Dominique Gay-Silvestre
« Une pute, c’est seulement ça ? » s’interroge Amir Valle alors qu’un de ses amis cubains commente, méprisant celles qui font le commerce de leur corps : « Les putes sont les filles du Malin qui nous procurent des plaisirs innommables au lit », tout en avouant, dans le même temps, sans honte aucune, son penchant immodéré pour la fréquentation d’un bordel clandestin de la Vieille Havane. Péché de chair mais, surtout, jouissance et délectation de celui qui, sans vergogne, se sert de la religion catholique pour s’auto-absoudre, par une courte prière, afin de jouir à nouveau, sans remords, des plaisirs défendus.
« Aventures intellectuelles », « rencontres culturelles » désignées par l’auteur pour qualifier ces moments passés à satisfaire des besoins physiques que la morale et les lois (cubaines) réprouvent et s’efforcent d’interdire, univers sordide et cruel, mais bien réel, où le lecteur, au Mexique cette fois, est confronté sans ménagements à l’acte sexuel sous son aspect le plus bestial.
Souvenirs entremêlés des putes mexicaines et cubaines où, en quelques pages rapides, les descriptions scatologiques le disputent à la minutie crue des services prêtés par les « putes » mexicaines et où l’auteur s’essaie à donner une définition du métier le plus vieux du monde.

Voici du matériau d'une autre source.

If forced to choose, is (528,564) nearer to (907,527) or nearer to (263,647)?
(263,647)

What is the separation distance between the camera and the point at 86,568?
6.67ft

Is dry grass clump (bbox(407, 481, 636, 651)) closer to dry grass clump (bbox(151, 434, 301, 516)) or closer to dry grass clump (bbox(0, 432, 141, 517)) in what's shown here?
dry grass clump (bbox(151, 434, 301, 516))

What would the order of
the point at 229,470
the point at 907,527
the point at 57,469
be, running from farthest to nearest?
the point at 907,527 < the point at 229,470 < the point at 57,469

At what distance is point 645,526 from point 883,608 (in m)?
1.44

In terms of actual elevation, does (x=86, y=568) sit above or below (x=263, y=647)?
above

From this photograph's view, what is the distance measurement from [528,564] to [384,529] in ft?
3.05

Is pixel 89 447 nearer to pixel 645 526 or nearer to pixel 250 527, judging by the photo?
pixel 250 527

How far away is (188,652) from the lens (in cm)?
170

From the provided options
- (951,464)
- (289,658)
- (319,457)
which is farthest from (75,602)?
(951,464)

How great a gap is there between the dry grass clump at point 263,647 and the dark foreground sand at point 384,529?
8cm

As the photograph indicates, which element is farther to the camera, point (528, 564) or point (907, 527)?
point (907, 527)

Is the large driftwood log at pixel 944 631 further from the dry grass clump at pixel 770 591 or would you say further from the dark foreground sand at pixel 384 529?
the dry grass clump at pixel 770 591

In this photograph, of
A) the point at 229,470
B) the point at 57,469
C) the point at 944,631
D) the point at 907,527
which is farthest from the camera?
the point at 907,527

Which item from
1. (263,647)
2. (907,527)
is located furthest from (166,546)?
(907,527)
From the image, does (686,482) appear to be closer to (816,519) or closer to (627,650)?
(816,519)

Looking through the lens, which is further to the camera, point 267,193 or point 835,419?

Rupture stylistique, par la suite, qui désarçonne le lecteur – cela arrive fréquemment dans l’ouvrage – où l’auteur, dans un premier temps, méthodiquement, s’attache à préciser, presque scientifiquement, un certain nombre de points, capitaux, pour la compréhension du contexte dans lequel le lecteur va évoluer : la révolution cubaine a théoriquement éradiqué la prostitution, or celle-ci a réapparu sous une forme nouvelle : celle du tourisme sexuel. Pratiqué au vu et au su de tous, il touche une population de jeunes filles et de femmes de 13 à 30 ans et amène son lot habituel de parasites.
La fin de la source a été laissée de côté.